Work to be completed »
Edit the stretch from the line containing "Physically, is (1025,672)" through the end of the items: replace "nearer" with "closer" and keep everything else unchanged.

Input data »
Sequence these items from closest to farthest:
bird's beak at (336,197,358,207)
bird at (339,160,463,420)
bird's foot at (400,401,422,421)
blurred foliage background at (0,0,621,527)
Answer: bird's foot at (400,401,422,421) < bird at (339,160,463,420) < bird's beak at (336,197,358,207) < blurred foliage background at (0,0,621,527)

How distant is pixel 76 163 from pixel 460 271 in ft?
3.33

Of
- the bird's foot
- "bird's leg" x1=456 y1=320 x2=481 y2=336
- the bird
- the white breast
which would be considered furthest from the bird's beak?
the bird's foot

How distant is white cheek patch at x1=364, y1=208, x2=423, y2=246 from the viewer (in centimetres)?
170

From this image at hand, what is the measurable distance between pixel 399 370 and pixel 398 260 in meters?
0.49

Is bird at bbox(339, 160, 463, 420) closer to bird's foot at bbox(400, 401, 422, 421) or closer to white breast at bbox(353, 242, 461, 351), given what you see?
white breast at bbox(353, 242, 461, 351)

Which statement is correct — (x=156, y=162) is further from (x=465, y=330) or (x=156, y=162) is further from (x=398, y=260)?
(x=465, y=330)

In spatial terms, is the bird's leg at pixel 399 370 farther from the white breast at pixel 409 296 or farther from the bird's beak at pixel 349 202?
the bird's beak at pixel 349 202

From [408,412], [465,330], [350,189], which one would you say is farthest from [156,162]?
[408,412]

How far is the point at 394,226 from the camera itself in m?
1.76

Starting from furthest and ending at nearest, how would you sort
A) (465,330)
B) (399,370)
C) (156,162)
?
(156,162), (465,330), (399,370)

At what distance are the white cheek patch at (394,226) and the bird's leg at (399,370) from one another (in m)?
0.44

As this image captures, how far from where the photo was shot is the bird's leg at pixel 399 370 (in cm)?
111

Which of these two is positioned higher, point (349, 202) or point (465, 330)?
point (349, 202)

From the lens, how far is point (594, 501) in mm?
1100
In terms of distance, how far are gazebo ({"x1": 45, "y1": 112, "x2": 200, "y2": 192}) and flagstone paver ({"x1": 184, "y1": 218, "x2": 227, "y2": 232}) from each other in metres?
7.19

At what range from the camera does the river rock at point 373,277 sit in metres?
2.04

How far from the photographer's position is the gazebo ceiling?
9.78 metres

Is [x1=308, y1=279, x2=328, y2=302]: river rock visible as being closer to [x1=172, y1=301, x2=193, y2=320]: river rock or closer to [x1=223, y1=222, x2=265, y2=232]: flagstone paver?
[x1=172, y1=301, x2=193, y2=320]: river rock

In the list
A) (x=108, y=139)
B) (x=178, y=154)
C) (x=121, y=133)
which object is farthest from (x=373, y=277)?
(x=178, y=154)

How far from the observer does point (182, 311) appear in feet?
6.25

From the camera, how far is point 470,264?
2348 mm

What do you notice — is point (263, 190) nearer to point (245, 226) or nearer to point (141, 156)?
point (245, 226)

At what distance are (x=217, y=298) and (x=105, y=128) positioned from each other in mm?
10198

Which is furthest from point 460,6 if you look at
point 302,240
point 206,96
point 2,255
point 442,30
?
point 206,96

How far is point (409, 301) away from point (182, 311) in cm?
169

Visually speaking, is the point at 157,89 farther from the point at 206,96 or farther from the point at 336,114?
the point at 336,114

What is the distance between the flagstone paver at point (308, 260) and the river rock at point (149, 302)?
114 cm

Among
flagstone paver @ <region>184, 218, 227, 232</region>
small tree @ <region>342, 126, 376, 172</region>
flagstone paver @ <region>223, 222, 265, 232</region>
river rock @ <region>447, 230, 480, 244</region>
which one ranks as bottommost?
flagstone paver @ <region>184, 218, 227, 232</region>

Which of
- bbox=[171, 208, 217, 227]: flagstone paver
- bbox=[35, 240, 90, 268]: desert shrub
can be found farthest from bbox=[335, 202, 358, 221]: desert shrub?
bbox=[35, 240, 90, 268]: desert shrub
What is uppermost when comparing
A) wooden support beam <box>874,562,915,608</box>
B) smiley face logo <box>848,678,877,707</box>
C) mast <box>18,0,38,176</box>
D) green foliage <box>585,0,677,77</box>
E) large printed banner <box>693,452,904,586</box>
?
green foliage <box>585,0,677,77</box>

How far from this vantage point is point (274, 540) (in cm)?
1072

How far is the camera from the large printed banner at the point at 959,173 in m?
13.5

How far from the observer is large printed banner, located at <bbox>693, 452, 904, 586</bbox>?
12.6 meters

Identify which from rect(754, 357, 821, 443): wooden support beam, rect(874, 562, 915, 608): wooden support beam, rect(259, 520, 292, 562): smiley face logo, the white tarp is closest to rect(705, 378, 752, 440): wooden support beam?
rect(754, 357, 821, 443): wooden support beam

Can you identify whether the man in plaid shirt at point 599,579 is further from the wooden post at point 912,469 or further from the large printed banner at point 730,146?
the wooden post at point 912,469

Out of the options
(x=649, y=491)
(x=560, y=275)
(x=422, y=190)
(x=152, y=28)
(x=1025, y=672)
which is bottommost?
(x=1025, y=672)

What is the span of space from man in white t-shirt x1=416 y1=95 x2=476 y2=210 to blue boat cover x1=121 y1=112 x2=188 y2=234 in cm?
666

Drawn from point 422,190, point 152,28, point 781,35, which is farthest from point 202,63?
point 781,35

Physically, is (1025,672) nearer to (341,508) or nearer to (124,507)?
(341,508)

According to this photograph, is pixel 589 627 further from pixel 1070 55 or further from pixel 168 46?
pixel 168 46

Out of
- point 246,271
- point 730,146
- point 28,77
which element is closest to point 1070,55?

Task result »
Physically, is (1025,672) closer to (341,508) or closer to (124,507)?
(341,508)

According to this photograph, is pixel 589 627 further from pixel 1070 55 or further from pixel 168 46?
pixel 168 46

Out of
- point 246,271
- point 730,146
- point 28,77
which element is closest to point 1070,55?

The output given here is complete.